**Work request**. When you reach a picture, skip it, and retype every line below exactly.

**Data provided**.

⁂

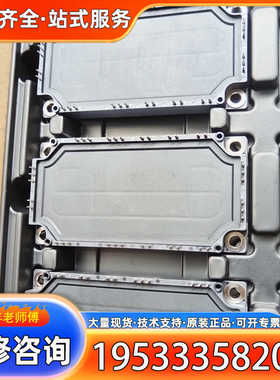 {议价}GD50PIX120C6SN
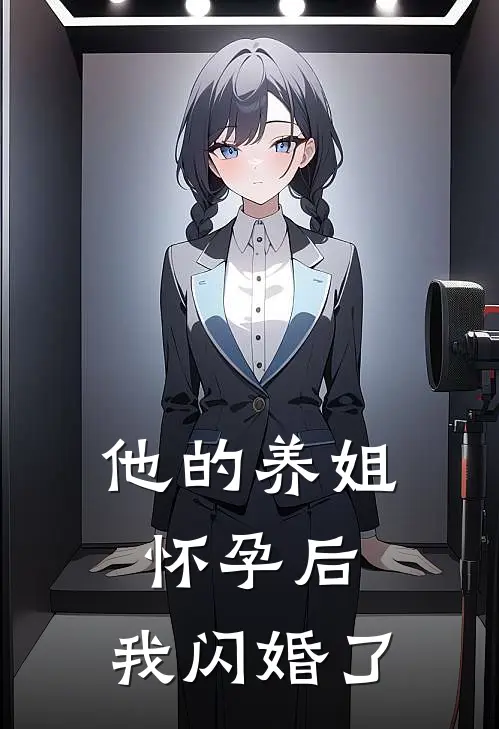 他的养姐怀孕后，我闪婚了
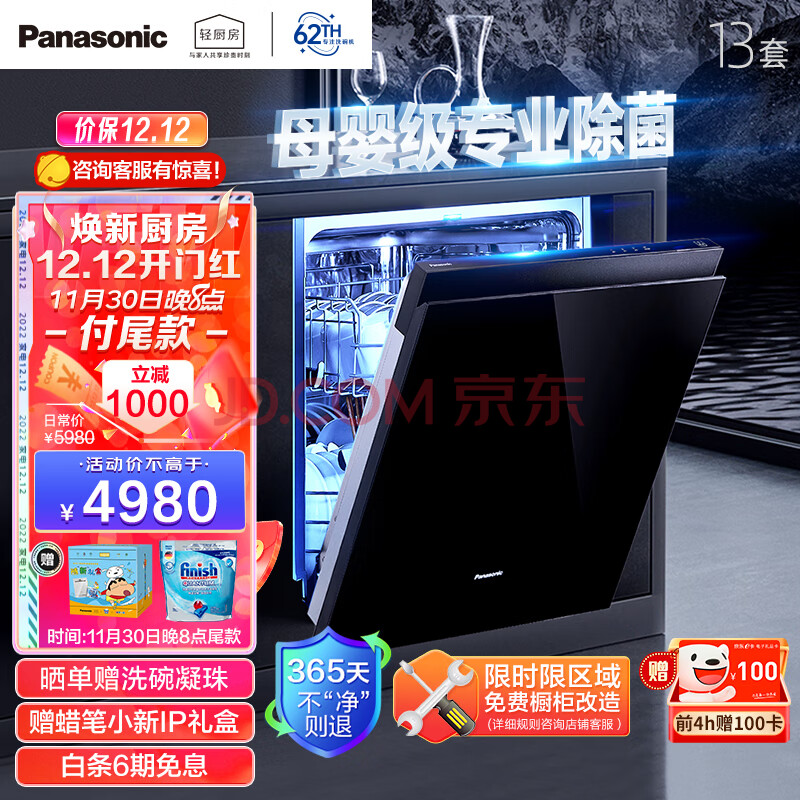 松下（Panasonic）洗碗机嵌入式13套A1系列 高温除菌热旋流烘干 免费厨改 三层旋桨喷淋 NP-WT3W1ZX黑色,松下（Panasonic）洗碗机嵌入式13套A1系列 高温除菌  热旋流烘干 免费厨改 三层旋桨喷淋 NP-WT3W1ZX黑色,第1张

⁂

**Answer box**.
 {议价}GD50PIX120C6SN
 他的养姐怀孕后，我闪婚了
 松下（Panasonic）洗碗机嵌入式13套A1系列 高温除菌热旋流烘干 免费厨改 三层旋桨喷淋 NP-WT3W1ZX黑色,松下（Panasonic）洗碗机嵌入式13套A1系列 高温除菌  热旋流烘干 免费厨改 三层旋桨喷淋 NP-WT3W1ZX黑色,第1张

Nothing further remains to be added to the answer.